I get in on Wed night, working Thurs. 

I will get myself a PAYG UAE Sim and PM it to you.


----------



## SR24 (Aug 24, 2008)

crazymazy1980 said:


> Is anyone up for a drink this weekend...
> 
> ...or can recommend somewhere good near Chelsea Tower on SZR?
> 
> Thanks


I'm over for a week from Wednesday if you wanted to meet up. First time in Dubai so would be nice to catch up for a social gathering.


----------



## mancgary79 (Sep 9, 2008)

crazymazy1980 said:


> Is anyone up for a drink this weekend...
> 
> ...or can recommend somewhere good near Chelsea Tower on SZR?
> 
> Thanks


Alright fella, I am over there on the 17th of October and I think my hotel is going to be on SZR as well. I will let you know when I arrive but it would be good to meet for a few scoops with a fellow North Westener!


----------



## Pasanada (Feb 5, 2008)

crazymazy1980 said:


> Is anyone up for a drink this weekend...
> 
> ...or can recommend somewhere good near Chelsea Tower on SZR?
> 
> Thanks


I'll be there in spirit............not the voddy type though! 

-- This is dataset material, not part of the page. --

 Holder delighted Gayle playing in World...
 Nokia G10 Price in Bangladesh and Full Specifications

Have a sherbert for the sad cow stuck in miserable and cold Blighty, ta very muchly!


----------



## Spellbound (Sep 4, 2008)

I should be around in October too, and will definitely be up for drinks.


----------



## bubble_boy (May 28, 2008)

I am very tempted to join. I feel I need to get out. Don't know how good my company will be though..  You English have a strange sense of humor..


----------



## mancgary79 (Sep 9, 2008)

bubbles said:


> I am very tempted to join. I feel I need to get out. Don't know how good my company will be though..  You English have a strange sense of humor..

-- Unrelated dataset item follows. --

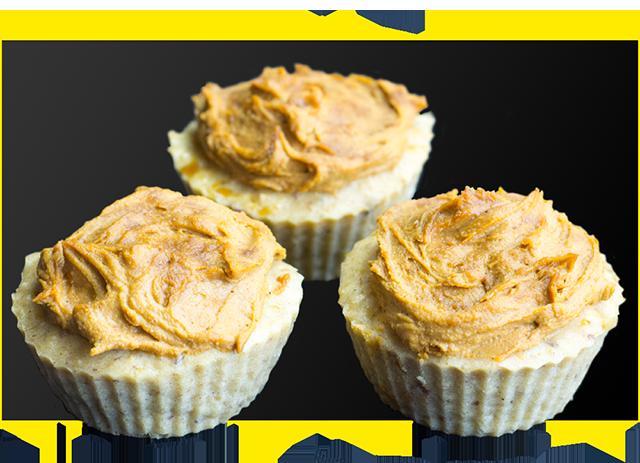 Bioflex's Banana Nut Cupcakes Recipe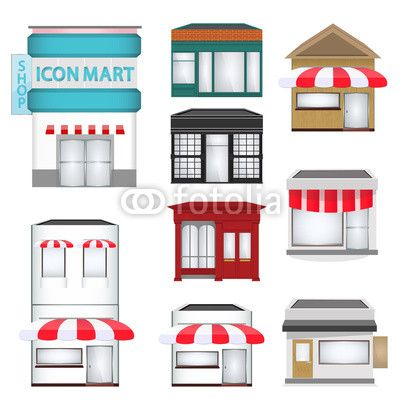 Structure clipart shop Shop town Coffee on images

Ha ha, so where are you from then Bubbles? We have a pretty sarcastic sense of humor to be fair


----------



## Pasanada (Feb 5, 2008)

bubbles said:


> I am very tempted to join. I feel I need to get out. Don't know how good my company will be though..  You English have a strange sense of humor..


I resemble that remark!!


----------



## Spellbound (Sep 4, 2008)

Especially those sarcastic Northerners


----------



## bubble_boy (May 28, 2008)

Ja, That's what I meant...  To be honest, I find your humor funny most of the times, but sometimes I just don't know... I seem to respond best to dry humor. 

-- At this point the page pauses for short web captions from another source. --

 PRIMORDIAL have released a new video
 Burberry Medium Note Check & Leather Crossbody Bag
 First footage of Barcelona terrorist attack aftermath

I am from the lovely SA. Which my wife is enjoying now.


----------



## Pasanada (Feb 5, 2008)

Spellbound said:


> Especially those sarcastic Northerners


Northerners rub me up the wrong way.......not in THAT way, the other way......I'll get me coat!  lol


----------



## bubble_boy (May 28, 2008)

Great play of words Pasanada. ROFL! Just to clear up, meant to offence.


----------



## bubble_boy (May 28, 2008)

Pasanada said:


> Northerners rub me up the wrong way.......not in THAT way, the other way......I'll get me coat!  lol


You're on a roll!


----------



## mancgary79 (Sep 9, 2008)

Pasanada said:


> Northerners rub me up the wrong way.......not in THAT way, the other way......I'll get me coat!  lol


Come on, we're a lovely bunch! Much friendlier than those moody Southerners!!


----------



## Pasanada (Feb 5, 2008)

bubbles said:


> You're on a roll!


God knows why but feel like a fast thing on speed tonight! My brain knows no bounds!!! LMAO


----------



## Pasanada (Feb 5, 2008)

mancgary79 said:


> Come on, we're a lovely bunch! Much friendlier than those moody Southerners!!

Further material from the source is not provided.